An hour or so and half a bottle of Famous Pheasant later, however, he was convinced that the young Scot was as heavy on his feet as he himself was, and half convinced that what the young man he was now
calling “Bertie” had told him about “kilt” wearing being common in Scotland was true.

So they went to Pferd und Frauen, where the future Earl of Abercrombie, calling out, “Hi-Yo, Silver! Away!” took first place with the lady Valkyrie riding the Clydesdale with him in the 3 a.m. steeplechase competition.

And while the prize, a two-liter bottle of Slivovitz, was being awarded, Phil removed the film from the photographer's camera.

—

Other good things
that happened included Phil's triumph at the Second Annual Berlin Brigade Brandenburg Gate Skeet Shoot. There he won “The Hundred Straight Grand Prize,” which was another 12-bore Browning Diamond Grade
und so weiter
shotgun. At the presentation ceremony, Phil dropped into the conversation that he already had an identical weapon.

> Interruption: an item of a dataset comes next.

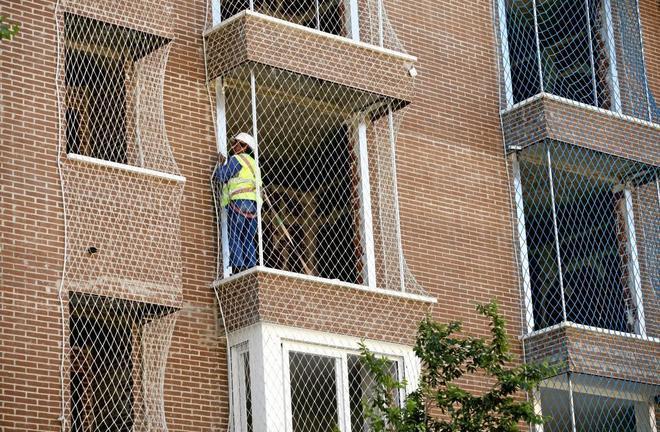 Un trabajador de la construcción desempeña su labor en un edificio en Madrid.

“This one,” Phil said, holding up the year-old 12-bore Browning Diamond Grade
und so weiter
shotgun he had won the previous year and which he had just used to go one hundred straight so that the press and Browning company photographers could get their own good “shots.”

The man from Browning gritted his teeth and said the Browning company would be delighted to swap the second 12-bore Browning Diamond Grade
und so weiter
shotgun for a 16-bore version of the weapon, if that would make Staff Sergeant Williams happy, and providing he was willing to make a statement to the press, while holding one hand on a Bible, that he would have been unable to go one hundred straight without using a 12-bore Browning Diamond Grade
und so weiter
shotgun.

Phil agreed to do so, even though he knew it would almost certainly get him in trouble with his new boss, Pastor-in-Chief Peter
O'Shaughnessy, who had replaced Pastor-in-Chief Jonathan Caldwell III. But that's getting ahead of the narrative of this romance novel.

Getting back to it:

Phil did make the sworn statement before the press, even knowing that he could have gone one hundred straight firing a Sears, Roebuck Single Shot Youth Special, which went for a relatively few dollars, as opposed to the
EXPLETIVE DELETED!!
incredible price Browning not only asked but got for their Diamond Grade
und so weiter
shotguns, and thus he was not being entirely truthful.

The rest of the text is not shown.